One of the three gathering points was the Morean Center for Clay. According to city communications director Ben Kirby, Kriseman departed the Morean on a bicycle from Coast Bike Share, a service subsidized by public funds from the city.
Kriseman was dressed in business attire for the 1.7 mile 7:15 A.M. ride “to work.” Whether such attire is ideal to bike from work in afternoon heat (and possible rain) is less clear.
We also asked Kirby how the mayor arrived at the Morean. Kirby did not answer, and would not confirm or deny that the mayor was driven to the event in the Tahoe, even after we e-mailed Kirby a picture of it.
Kirby said “there were a total of 55 participants in the Mayor’s Bike to Work Day.” However, we only counted a total of 24 people at the three locations, with 19 of those at the location the mayor was at. We therefore asked Kirby to clarify what he meant by “participant.” Kirby did not respond.
The city website says that Kriseman has personally committed to “to addressing climate change through greenhouse gas emissions reductions.” However, according to federal data the eight-cylinder 5.3 liter Tahoe generates over a pound of CO2 per mile driven. According to the EPA, CO2 accounts for 82% of greenhouse gas emissions in the US.

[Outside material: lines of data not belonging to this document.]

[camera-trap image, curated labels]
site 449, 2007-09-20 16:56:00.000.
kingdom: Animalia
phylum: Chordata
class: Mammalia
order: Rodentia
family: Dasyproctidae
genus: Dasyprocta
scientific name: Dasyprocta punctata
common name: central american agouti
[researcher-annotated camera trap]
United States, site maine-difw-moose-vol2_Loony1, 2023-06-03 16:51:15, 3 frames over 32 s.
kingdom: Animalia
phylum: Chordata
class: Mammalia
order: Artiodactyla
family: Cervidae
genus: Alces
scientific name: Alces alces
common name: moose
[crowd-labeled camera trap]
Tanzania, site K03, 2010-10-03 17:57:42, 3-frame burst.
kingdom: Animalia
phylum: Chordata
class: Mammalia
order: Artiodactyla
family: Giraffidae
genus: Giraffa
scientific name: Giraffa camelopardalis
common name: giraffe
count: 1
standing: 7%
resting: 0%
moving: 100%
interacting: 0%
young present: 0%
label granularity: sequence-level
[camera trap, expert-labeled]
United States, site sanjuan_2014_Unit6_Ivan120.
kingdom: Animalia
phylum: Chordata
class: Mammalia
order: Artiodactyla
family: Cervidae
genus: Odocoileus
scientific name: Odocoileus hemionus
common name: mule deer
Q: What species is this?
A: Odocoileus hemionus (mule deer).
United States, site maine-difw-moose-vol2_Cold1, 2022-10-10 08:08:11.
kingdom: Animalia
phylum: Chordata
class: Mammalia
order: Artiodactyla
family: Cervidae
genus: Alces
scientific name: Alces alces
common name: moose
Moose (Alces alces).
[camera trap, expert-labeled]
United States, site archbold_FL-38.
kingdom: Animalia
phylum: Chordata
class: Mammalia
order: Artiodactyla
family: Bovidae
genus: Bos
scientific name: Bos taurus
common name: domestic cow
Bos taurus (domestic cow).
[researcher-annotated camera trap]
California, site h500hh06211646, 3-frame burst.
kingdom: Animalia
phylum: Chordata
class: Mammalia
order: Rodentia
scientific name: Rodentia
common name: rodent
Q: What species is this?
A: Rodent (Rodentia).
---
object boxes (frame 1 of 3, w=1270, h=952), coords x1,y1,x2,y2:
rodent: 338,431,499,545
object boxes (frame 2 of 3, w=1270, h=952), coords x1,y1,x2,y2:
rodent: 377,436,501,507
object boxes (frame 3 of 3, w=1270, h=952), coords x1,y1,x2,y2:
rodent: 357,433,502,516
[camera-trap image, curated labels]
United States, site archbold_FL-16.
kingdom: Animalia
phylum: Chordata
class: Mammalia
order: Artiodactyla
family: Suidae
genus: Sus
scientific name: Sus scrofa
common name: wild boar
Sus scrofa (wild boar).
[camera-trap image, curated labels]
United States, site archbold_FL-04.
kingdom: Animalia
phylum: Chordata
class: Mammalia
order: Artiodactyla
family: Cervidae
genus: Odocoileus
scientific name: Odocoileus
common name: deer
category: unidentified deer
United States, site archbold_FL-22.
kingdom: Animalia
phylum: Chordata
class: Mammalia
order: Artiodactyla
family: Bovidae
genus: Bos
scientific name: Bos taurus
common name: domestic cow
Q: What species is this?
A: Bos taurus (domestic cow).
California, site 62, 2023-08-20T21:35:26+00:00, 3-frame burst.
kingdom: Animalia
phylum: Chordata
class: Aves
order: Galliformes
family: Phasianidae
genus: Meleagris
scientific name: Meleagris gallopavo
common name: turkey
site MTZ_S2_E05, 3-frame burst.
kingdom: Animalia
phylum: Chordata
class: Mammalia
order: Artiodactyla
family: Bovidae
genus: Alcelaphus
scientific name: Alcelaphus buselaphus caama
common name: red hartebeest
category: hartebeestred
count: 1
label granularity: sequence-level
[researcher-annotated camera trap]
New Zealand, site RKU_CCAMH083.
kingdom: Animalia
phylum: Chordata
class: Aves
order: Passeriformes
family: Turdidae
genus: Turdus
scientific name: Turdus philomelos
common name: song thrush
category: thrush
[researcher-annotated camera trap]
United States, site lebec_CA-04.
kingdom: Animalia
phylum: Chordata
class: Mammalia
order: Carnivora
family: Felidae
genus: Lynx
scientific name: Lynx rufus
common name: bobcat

Kriseman supports the so-called “Complete Streets” effort in St. Pete , in particular along MLK. Among other things, Complete Streets seeks to add bike lanes along major thoroughfares in the city.
The MLK project has generated considerable local opposition, including from from Citizens Against Lane Loss. The group says losing a general traffic lane increases traffic congestion, and that hardly anyone uses the bike lanes. The group say that the weak attendance at the “Bike to Work” event proves the latter point.